Common Plumbing Fixes

To save more time, money and headaches in the future, we collected our best suggestions for solving common household plumbing issues. Most of these tips make use of things that cost less than $20 and these tips could save you an expensive service call.

Use foam pipe insulation to prevent sprayer snags
If you have to jiggle the hose as you pull out your kitchen sink sprayer, chances are the hose is grabbing on the shutoff valves. Get the insulation at home centers for about $3.

Wrap pipes in sticky back felt
Running hot water can cause copper pipes to expand and scrape against pipe hangers and joists. So purchase some adhesive-backed felt at the hardware store and cut it into strips. Then remove each hanger and bundle the pipe before refastening the hanger.

Deaden sounds with insulating foam
Fill the space between two stainless steel sink basins with expanding foam. It"s possible to do this with the sink in place but much neater and easier before installation.

Use a shop vacuum to remove hard objects
When a hard object like a toothbrush, comb or toy plugs a toilet or drain, a plunger may not be the solution– it might only push the object in deeper. Instead, suck out the water and the obstruction with a wet dry vac.

Use a heavy-duty magnet to find hidden pipes
When trying to track down a pipe under the floor, attach a rare earth (neodymium) magnet to an electrical fish tape and feed it into drain lines through the cleanout plug. Find the magnet (and the pipe) under the floor using an ordinary compass, which will turn wildly when it finds the strong magnet.

Use a bucket of water to flush the toilet
Before you turn off the water supply, fill 2- gallon buckets with water. Flush the toilet by dumping the water in the bowl.

Take a picture before closing up walls
Your walls may not have much inner charm, but it"s a great idea to take pictures of what"s inside during renovation. The same goes for floors and ceilings. When your next remodeling or repair project rolls around, you"ll know where the framing and the electrical and plumbing lines are.

Plunge water first before removing the trap
Before you remove a sink trap, give the drain a few plunges with a toilet plunger. This will push most of the water out of the trap, minimizing the mess when you pull the trap. If you have a double sink, be sure to plug the other drain to contain the air pressure. If the strainer isn"t a screw-down style, you"ll have to hold it down while you plunge the drain.

Toilet Dos and Do n"ts.
1. Avoid chemicals. Don"t be suckered into thinking that strong chemicals will do the messy work for you. They occasionally work, but they"re slower. And when they don"t work, you have a drain full of corrosive water on your hands. If you tried chemicals and they didn"t work, run as much water into the toilet as possible and let it sit overnight to drain through the clog. Then, when you plunge, wear safety goggles and rubber gloves to keep the water away from your eyes and off your bare skin.

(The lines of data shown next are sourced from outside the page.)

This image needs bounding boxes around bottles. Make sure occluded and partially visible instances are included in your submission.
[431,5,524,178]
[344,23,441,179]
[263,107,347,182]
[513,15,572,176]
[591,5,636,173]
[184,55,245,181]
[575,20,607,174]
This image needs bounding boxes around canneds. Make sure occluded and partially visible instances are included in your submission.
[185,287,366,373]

2. Keep the toilet cover down, especially if you have small kids, so toys and hairbrushes won"t fall into the toilet.

3. Don"t pour hardening compounds down the toilet. These include such things as drywall joint compound, fat, caulk and wax products.

EMERGENCY UNCLOG A TOILET WITHOUT A PLUNGER.

As soon as the toilet clogs, head to the kitchen and fetch some dish soap; the slippery soap should help lubricate the clogged pipe and allow the lodged debris slide down more easily. Pour about a half-cup into the toilet. If you haven"t got any dish soap on hand, chop a bar of soap into small chunks and drop the pieces into the toilet. And if none of these unconventional methods work to unclog your toilet, here"s our fool-proof guide for how to unclog a toilet. A $4.95 plunger and a handy toilet snake will make you the family hero!

Add Hot Water.
If dish soap alone doesn"t do the trick, adding water might move things along. Fill a bucket with hot bath water (boiling water could cause a porcelain toilet to crack), and pour the water into the toilet from waist level. The force of the water could dislodge whatever is causing the clog.

DIY a Drain Snake Using a Wire Hanger.
A more severe blockage could require manually moving the item. To do this, unravel a wire coat hanger until it"s straight. Push one end of the wire into the clogged area. Prod the debris until it becomes free and flows down the drain.

As an alternative to using dish soap, try this all-natural solution: Pour 1 cup baking soda and 2 cups vinegar into the toilet. Allow it fizz for a half hour. If clog doesn"t dissipate, try the hot water trick.

Use a water bottle to Create Water Pressure.
Warning: This trick could get messy. Start by removing as much water from the toilet bowl as possible (you can do this by repeatedly filling a small container with toilet water and pouring the water into a bucket). Next, fill a big water bottle with warm water. Place your thumb over the top of the bottle, and fit the top end of the bottle into the outlet at the bottom of the toilet (you"ll want to wear protective gloves for this step). Remove your thumb and squeeze the bottle so the water inside shoots down the pipe. The added pressure may dislodge whatever was causing the blockage.